Two comments:
There's a lot of passing integers around to refer to a character.
That doesn't make a lot of sense to me; we should either be passing
char *, so that we can decode multibyte sequences, or using wchar_t
explicitly and autoconfing for it.
I see hardcoded support for a couple of simplistic charsets; would it
be worthwhile to add (minimal!) support for UTF-8 in case iconv is not
available? Gcj is natively UTF-8, and I have some open Debian bug
reports about this.
Absolutely --- as I say in the comments to charset.c:
At the moment, GDB only supports single-byte, stateless character
sets. This includes the ISO-8859 family (ASCII extended with
accented characters, and (I think) Cyrillic, for European
languages), and the EBCDIC family (used on IBM's mainframes).
Unfortunately, it excludes many Asian scripts, the fixed- and
variable-width Unicode encodings, and other desireable things.
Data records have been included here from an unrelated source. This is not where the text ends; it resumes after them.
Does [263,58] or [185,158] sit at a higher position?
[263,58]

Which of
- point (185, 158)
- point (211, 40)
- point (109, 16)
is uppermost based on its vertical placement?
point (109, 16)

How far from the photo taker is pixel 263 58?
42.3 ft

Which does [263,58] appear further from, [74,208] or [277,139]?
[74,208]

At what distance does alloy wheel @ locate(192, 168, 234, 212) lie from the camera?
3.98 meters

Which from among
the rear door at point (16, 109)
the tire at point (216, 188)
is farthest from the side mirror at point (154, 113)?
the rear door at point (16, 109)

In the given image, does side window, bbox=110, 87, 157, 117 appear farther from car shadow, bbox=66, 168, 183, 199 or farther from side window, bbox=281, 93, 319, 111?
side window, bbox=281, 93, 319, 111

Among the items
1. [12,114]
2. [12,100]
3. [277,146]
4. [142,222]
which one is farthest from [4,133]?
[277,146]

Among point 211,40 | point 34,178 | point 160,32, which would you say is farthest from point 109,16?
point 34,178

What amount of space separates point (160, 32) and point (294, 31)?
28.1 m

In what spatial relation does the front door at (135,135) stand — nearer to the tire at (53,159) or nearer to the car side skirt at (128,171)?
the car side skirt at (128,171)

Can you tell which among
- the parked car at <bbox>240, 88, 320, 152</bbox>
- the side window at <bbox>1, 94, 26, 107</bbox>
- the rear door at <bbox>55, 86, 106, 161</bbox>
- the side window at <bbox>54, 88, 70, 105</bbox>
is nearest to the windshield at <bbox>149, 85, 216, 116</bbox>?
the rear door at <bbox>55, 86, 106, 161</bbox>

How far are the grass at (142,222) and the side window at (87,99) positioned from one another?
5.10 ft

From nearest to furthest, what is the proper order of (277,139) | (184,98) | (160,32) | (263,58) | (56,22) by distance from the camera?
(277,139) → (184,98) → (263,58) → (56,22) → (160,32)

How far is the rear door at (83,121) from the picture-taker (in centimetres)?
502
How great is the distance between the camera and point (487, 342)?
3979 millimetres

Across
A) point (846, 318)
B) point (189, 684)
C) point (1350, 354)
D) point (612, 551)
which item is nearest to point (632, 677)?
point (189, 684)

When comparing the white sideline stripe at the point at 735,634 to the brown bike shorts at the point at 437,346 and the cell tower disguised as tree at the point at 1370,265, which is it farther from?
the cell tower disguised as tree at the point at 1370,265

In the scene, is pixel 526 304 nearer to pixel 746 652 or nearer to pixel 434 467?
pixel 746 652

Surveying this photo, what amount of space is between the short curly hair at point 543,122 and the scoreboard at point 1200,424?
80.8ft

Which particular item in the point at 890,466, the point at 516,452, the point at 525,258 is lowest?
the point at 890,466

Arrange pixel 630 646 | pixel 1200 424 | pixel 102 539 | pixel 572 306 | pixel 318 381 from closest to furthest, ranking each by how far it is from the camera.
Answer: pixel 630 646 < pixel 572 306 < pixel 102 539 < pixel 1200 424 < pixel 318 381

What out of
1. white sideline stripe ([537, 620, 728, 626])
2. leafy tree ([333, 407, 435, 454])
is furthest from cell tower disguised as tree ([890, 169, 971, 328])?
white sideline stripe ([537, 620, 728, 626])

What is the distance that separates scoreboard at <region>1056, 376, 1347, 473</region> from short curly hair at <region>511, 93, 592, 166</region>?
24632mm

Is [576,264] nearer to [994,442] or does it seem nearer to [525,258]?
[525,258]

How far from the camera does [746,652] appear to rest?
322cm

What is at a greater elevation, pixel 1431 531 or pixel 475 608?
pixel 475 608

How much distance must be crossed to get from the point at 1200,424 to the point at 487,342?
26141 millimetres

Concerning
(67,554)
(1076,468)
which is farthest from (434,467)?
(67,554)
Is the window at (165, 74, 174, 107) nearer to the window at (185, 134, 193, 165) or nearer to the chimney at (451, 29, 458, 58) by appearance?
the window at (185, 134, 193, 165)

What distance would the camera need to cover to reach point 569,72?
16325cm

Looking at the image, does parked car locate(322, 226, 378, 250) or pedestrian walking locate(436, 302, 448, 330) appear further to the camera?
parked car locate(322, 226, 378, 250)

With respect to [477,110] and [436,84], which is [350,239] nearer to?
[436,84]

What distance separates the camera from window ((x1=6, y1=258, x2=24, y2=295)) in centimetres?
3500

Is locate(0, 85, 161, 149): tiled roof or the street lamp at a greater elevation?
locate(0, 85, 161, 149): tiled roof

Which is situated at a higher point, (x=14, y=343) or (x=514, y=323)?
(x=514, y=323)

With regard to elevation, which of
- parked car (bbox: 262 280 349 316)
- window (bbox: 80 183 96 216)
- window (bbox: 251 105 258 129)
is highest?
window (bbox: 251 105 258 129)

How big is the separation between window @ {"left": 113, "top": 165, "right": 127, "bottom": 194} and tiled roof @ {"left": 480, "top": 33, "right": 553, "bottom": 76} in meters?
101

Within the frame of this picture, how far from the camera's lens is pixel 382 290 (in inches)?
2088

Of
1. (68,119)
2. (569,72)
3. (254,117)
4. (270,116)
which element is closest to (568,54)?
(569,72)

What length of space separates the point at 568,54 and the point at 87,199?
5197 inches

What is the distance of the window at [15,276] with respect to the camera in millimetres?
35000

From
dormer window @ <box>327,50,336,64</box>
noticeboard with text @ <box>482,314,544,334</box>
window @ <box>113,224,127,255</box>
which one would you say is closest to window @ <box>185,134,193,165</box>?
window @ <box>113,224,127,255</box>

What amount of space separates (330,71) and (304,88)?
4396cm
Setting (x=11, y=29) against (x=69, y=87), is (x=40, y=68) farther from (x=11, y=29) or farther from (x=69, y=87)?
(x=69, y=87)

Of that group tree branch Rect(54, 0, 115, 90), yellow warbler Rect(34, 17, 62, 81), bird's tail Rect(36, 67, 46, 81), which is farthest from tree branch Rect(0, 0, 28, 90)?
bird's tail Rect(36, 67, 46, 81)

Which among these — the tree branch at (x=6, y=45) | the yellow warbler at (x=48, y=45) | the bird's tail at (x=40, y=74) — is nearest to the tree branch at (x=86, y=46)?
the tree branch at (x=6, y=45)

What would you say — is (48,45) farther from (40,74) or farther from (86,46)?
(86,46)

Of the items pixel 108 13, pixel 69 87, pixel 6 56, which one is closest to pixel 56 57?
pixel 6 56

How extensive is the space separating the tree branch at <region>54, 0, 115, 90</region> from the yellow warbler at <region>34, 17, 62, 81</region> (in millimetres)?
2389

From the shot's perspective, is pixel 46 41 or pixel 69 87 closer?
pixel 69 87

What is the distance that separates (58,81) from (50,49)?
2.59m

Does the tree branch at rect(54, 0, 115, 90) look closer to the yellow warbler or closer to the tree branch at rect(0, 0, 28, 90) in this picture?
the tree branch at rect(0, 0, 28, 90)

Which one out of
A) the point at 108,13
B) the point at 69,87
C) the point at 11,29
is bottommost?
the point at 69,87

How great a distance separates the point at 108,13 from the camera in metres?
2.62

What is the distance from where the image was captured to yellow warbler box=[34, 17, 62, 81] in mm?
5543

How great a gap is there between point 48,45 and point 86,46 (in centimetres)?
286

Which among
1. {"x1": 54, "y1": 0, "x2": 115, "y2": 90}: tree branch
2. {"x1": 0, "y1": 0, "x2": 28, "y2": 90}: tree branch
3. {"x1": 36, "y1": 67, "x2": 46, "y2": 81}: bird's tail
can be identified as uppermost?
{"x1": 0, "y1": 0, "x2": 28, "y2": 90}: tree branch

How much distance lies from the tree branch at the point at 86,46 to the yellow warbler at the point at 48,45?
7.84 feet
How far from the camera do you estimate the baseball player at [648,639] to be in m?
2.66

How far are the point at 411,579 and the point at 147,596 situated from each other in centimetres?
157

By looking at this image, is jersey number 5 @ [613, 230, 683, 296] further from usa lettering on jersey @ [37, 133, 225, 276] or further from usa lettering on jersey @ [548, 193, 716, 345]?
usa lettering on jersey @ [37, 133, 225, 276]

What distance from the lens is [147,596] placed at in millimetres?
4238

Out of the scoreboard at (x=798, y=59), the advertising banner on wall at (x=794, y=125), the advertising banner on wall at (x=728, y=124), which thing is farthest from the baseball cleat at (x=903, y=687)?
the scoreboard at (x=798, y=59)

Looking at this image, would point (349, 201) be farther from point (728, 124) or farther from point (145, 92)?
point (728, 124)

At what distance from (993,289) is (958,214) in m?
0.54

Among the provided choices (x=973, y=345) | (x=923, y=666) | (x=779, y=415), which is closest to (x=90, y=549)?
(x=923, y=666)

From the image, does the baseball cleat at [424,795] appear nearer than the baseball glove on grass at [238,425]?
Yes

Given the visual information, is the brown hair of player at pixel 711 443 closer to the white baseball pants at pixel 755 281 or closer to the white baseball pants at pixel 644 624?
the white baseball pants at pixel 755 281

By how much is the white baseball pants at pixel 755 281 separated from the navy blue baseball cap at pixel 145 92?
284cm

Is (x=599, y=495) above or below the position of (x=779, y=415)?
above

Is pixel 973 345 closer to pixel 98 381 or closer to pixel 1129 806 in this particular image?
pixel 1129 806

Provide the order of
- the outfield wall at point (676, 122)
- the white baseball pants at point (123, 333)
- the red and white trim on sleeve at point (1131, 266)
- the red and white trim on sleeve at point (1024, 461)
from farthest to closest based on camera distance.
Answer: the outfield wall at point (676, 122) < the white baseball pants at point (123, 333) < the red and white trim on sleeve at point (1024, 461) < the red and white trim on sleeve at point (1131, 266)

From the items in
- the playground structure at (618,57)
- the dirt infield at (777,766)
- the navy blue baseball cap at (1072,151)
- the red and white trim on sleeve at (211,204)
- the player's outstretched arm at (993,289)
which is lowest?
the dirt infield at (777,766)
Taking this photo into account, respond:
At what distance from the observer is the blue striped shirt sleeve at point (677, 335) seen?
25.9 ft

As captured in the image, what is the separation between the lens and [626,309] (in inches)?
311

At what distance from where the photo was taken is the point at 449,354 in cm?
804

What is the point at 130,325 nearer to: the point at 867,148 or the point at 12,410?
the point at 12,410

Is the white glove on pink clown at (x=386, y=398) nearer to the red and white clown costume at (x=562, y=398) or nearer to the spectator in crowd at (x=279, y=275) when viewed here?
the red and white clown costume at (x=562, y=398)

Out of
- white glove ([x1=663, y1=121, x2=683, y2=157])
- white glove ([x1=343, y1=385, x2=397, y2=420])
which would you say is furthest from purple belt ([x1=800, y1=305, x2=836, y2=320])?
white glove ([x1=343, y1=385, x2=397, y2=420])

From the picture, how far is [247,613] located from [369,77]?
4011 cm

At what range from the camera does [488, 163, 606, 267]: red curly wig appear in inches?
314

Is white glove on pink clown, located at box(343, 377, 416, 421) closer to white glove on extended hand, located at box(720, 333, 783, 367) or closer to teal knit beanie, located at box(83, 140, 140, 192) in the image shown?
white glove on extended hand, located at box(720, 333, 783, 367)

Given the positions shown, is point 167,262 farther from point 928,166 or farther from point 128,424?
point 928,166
Patches are welcome! (For example, it would be nice if the Java
string support could simply get absorbed into some more general
multi-byte encoding support.)
But it seemed to me that supporting stateless variable-width encodings
was going to be a *lot* of work. Specifically, how the printing code
should change was a bit beyond me.
Regarding `int' vs. `wchar_t': the wchar_t we could detect with
autoconf is a host type. It has no necessary relationship to the
`wchar_t' on the target. LONGEST might be a better choice than `int',
but `wchar_t' is worse.